When I walked into the wildlife event in the White House auditorium, it was packed with more cameras and journalists than had probably ever reported on elephant poaching before. I started with Syria: “If the regime immediately surrendered its stockpiles as was suggested by Secretary Kerry and the Russians, that would be an important step. But this cannot be another excuse for delay or obstruction, and Russia has to support the international community’s efforts sincerely or be held to account.” I also stressed that it was the President’s threat to use force that spurred the Russians to look for a way out.
The White House decided to put off the vote in Congress to give diplomacy a chance to work. Secretary Kerry flew to Geneva and hammered out the details for removing chemical weapons with Lavrov. Just a month later, the UN agency charged with implementing the deal, the Organisation for the Prohibition of Chemical Weapons, was awarded the Nobel Peace Prize. It was quite a vote of confidence. Remarkably, as of this writing, the agreement has held, and the UN is making slow but steady progress dismantling Assad’s chemical weapons arsenal, despite extraordinarily difficult circumstances. There have been delays, but more than 90 percent of Syria’s chemical weapons had been removed by late April 2014.
In January 2014 Special Representative Brahimi convened a second UN conference on Syria in Geneva with the goal of implementing the agreement I had negotiated back in June 2012. For the first time representatives from the Assad regime sat down face-to-face with members of the opposition. But talks failed to produce any progress. The regime refused to engage seriously on the question of a transitional governing body, as mandated by the original agreement, and their Russian allies stood faithfully behind them. Meanwhile the fighting on the ground continued unabated.

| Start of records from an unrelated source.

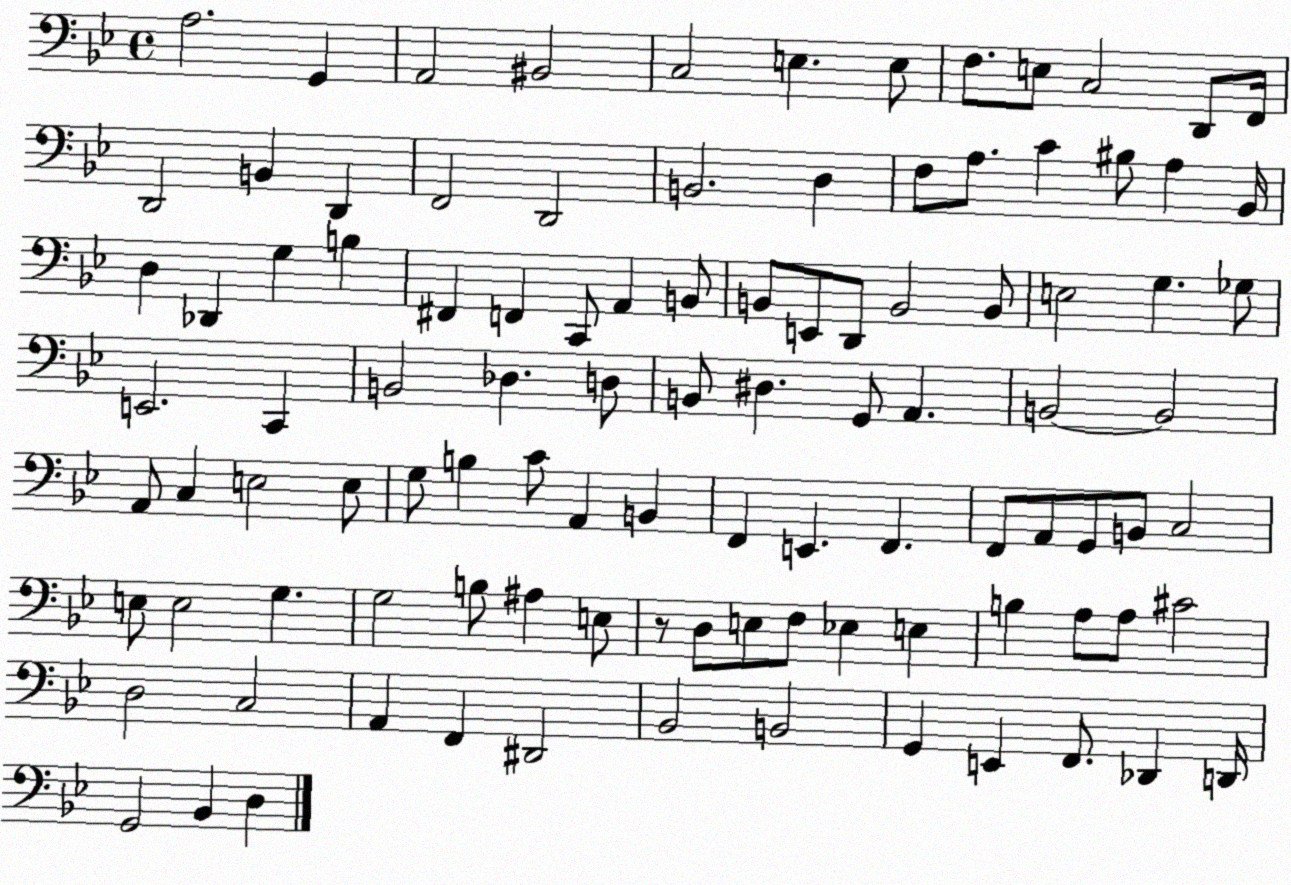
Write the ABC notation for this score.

X:1
T:Untitled
M:4/4
L:1/4
K:Bb
A,2 G,, A,,2 ^B,,2 C,2 E, E,/2 F,/2 E,/2 C,2 D,,/2 F,,/4 D,,2 B,, D,, F,,2 D,,2 B,,2 D, F,/2 A,/2 C ^B,/2 A, _B,,/4 D, _D,, G, B, ^F,, F,, C,,/2 A,, B,,/2 B,,/2 E,,/2 D,,/2 B,,2 B,,/2 E,2 G, _G,/2 E,,2 C,, B,,2 _D, D,/2 B,,/2 ^D, G,,/2 A,, B,,2 B,,2 A,,/2 C, E,2 E,/2 G,/2 B, C/2 A,, B,, F,, E,, F,, F,,/2 A,,/2 G,,/2 B,,/2 C,2 E,/2 E,2 G, G,2 B,/2 ^A, E,/2 z/2 D,/2 E,/2 F,/2 _E, E, B, A,/2 A,/2 ^C2 D,2 C,2 A,, F,, ^D,,2 _B,,2 B,,2 G,, E,, F,,/2 _D,, D,,/4 G,,2 _B,, D,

The humanitarian tragedy unfolding in Syria is heartbreaking. As usual, innocent women and children are bearing the brunt of the suffering. Extremists continue to gain ground, and intelligence officials in the United States and Europe warn that they could pose a threat well beyond Syria. In February 2014, CIA Director John Brennan reported, “We are concerned about the use of Syrian territory by the Al Qaeda organization to recruit individuals and develop the capability to be able not just to carry out attacks inside of Syria, but also to use Syria as a launching pad.” Director of National Intelligence James Clapper put an even finer point on it, saying that at least one extremist group in Syria “does have aspirations for attacks on the [American] homeland.” With a bloody stalemate continuing in Syria, this danger will only grow, and the United States and our allies will not be able to ignore it. More moderate members of the Syrian opposition also recognize the threat posed by the extremists trying to hijack their revolution, and some have launched efforts to drive them out of rebel-held territory. But that will be an uphill battle, requiring a diversion of arms and men away from the fight against Assad. In April 2014, there were reports that the United States would provide additional training and arms to certain rebel groups.
As Kofi Annan said at the first Geneva summit, “History is a somber judge.” It is impossible to watch the suffering in Syria, including as a private citizen, and not ask what more could have been done. That’s part of what makes Syria and the broader challenge of an unstable Middle East such a wicked problem. But wicked problems can’t paralyze us. We need to keep urgently seeking solutions, however hard they are to find.